Born amidst 19th-century corruption, modern Puerto Madero is an attempt to reclaim the riverfront, which languished off-limits during the military dictatorship of 1976–1983. Comparable in some ways to Baltimore’s Inner Harbor and London’s Docklands, it has recycled the handsome brick depósitos (warehouses) around its four large diques (basins) into stylish lofts, offices, restaurants, bars, and cinemas. The late director Fabián Bielinsky used its promenade for an entertaining chase scene in his con-man film Nine Queens.
Built on landfill east of the river’s barrancas, what is now Puerto Madero expanded during the dictatorship as the military dumped debris from its massive public works projects east and southeast of the diques.
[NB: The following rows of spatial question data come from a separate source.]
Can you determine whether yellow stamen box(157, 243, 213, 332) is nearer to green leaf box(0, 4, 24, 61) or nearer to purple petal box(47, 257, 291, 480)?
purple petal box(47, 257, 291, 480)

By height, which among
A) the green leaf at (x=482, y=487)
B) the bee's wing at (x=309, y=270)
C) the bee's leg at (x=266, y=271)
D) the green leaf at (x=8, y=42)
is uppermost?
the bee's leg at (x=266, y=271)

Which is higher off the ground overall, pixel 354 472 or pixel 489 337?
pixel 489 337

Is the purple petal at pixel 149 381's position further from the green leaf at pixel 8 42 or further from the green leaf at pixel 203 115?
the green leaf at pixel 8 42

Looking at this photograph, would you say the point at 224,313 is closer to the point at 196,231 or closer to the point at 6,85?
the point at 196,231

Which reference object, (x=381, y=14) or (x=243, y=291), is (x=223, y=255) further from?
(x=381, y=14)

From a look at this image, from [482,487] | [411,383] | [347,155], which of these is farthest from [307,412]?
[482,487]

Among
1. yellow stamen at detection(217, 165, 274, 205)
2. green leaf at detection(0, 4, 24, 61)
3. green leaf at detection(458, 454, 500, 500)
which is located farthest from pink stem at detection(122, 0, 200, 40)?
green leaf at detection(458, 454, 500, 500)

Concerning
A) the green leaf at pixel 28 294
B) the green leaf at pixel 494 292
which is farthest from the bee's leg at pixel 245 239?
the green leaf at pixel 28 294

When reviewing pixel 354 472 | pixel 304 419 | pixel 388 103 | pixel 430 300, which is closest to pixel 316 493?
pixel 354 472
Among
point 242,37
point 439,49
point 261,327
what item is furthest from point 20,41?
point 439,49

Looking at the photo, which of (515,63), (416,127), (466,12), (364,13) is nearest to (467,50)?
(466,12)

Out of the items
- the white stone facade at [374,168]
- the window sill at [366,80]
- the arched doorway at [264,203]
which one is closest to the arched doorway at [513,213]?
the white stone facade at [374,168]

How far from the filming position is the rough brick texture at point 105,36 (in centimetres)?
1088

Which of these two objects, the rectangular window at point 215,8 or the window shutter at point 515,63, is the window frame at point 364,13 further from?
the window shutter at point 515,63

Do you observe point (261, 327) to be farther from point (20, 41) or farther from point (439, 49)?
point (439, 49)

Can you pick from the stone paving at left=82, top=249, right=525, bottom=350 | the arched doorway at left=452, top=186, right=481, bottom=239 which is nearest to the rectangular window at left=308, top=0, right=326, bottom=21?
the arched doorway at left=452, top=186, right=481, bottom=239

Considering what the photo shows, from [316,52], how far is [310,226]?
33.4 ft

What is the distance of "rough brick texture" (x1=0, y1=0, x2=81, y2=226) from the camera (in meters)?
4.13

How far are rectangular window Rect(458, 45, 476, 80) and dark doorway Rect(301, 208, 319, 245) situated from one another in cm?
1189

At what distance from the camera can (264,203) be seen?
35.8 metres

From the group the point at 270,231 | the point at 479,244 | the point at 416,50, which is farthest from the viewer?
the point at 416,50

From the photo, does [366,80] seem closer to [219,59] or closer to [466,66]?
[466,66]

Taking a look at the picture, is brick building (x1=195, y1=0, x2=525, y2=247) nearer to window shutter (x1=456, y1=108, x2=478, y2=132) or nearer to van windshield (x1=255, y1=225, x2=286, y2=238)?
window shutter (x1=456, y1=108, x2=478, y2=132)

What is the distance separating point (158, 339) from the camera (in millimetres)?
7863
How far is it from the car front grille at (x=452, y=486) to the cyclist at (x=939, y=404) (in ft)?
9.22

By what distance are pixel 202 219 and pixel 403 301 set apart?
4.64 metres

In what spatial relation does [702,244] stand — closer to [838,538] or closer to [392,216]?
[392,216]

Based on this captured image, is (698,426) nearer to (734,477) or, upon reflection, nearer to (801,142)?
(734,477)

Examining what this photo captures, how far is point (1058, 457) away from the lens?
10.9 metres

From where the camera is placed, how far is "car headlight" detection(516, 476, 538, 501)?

Ironically enough, as native plants and animals colonized the rubble and rubbish, it became the Reserva Ecológica Costanera Sur (Avenida Tristán Achával Rodríguez 1550, tel. 011/4893-1597), now a popular destination for Sunday outings, cyclists, and joggers—not to mention a cruising area for the capital’s gays. Hours are 8 a.m.–7 p.m. Tuesday–Sunday, when reservations can be made by phone; there are guided tours weekends and holidays at 10:30 a.m. and 3:30 p.m., and moonlight tours at 8:30 p.m. on given Fridays—by previous Monday’s reservation only.
Sequentially numbered from south to north, the four rectangular basins include a 450-berth yacht harbor at Dique No. 3; docked here, the Museo Fragata Sarmiento (tel. 011/4334-9386, 10 a.m.–7 p.m. daily, US$0.60, children under 5 free), an early-20th-century naval training vessel, is a national historical monument.
Spanish architect Santiago Calatrava’s Puente de la Mujer is a modernistic pedestrian suspension bridge whose rotating center section allows vessels to pass between Dique No. 3 and Dique No. 2. At the northernmost Dique No. 4, the Buque Museo A.R.A. Corbeta Uruguay (tel. 011/4314-1090, 10 a.m.–7 p.m. daily, US$0.60) rescued Norwegian explorers Carl Skottsberg and Otto Nordenskjöld from Antarctica in 1903. Dating from 1874, it’s the oldest Argentine vessel still afloat.
Several original cranes remain in place along the west side of the basins, where British engineers designed the redbrick warehouses. Work on the east-side buildings was slower to progress during the economic crisis, but the riverfront is finally making a contribution to Buenos Aires’s livability.